Sul mio volto si aprì un ampio sorriso, non mi importava delle pietre e della polvere intorno, volevo restare ancora qualche secondo con la schiena per terra ad osservare quello che avevo sopra di me. Persino l'aria che respiravo sembrava essere diversa. Un senso di pace si adagiò sul mio ventre, come una colomba.

Poco alla volta cerca di raddrizzarmi ma il senso di vertigine che ancora provavo mi permise giusto di mettermi seduto. Ruotai piano la testa, senza staccare la mano dalla tempia che mi pulsava, e feci vagare lo sguardo intorno. I profili dei tronchi intorno erano quasi indistinguibili nel buio. Infine, non molto distante da me, vidi Khorine e Nieve, anche loro un po' intontite, e il cuore mi si riempì di felicità.

<<State bene?>>

<<Un po' ammaccata, ma ancora intera.>> rispose Nieve. Scosse una mano nei capelli e spazzò via qualche foglia che vi era rimasta impigliata.

<<Ragazzi, non ci posso credere che siamo vivi.>> aggiunse Khorine. 

<<Già.>> risposi assente, distratto dalle case del villaggio in lontananza. Potevo distinguere nettamente un bagliore di luci artificiali da dietro le finestre, da sotto i porticati e perfino dai pochi lampioncini disposti agli incroci delle stradine . Mi concentrai sul mio udito, tendendo idealmente le orecchie verso le case, e mi parve di distinguere qualche rumore lontano, una voce nel buio, forse anche il latrato di un cane... Eravamo davvero tornati alla normalità. 

<<Pensate che dovremmo raccontare cosa è successo?>> domandò Nieve, rompendo il silenzio.

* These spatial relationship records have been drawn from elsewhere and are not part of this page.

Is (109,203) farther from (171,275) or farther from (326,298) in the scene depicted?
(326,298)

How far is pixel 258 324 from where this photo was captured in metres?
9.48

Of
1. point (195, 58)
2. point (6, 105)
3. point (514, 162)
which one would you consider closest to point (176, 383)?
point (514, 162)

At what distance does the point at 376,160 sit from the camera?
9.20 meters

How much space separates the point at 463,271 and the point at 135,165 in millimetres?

<<Credo sia inevitabile.>> risposi io, sempre guardando le case in lontananza. Non avevo riflettuto pienamente sul fatto che avremmo potuto trovarci nelle condizioni di spiegare il motivo della nostra assenza. Non escludo che forse, fino a quel momento, avevo anche cercato di ignorare questa incombenza... Dentro di me già mi chiedevo con che forza saremo stati capaci di raccontare di Aborh e Iri.

<<Cosa diremo alla gente quando ci verrà chiesto dove siamo stati?>> chiese Khorine <<Immagino che dovremo raccontare la verità, no?>>

<<Non so... Ci crederanno?>> fece Nieve.

Incrociò il mio sguardo, ma non fui in grado di fornirle subito una risposta. Il suo viso mostrava chiaramente una punta di preoccupazione.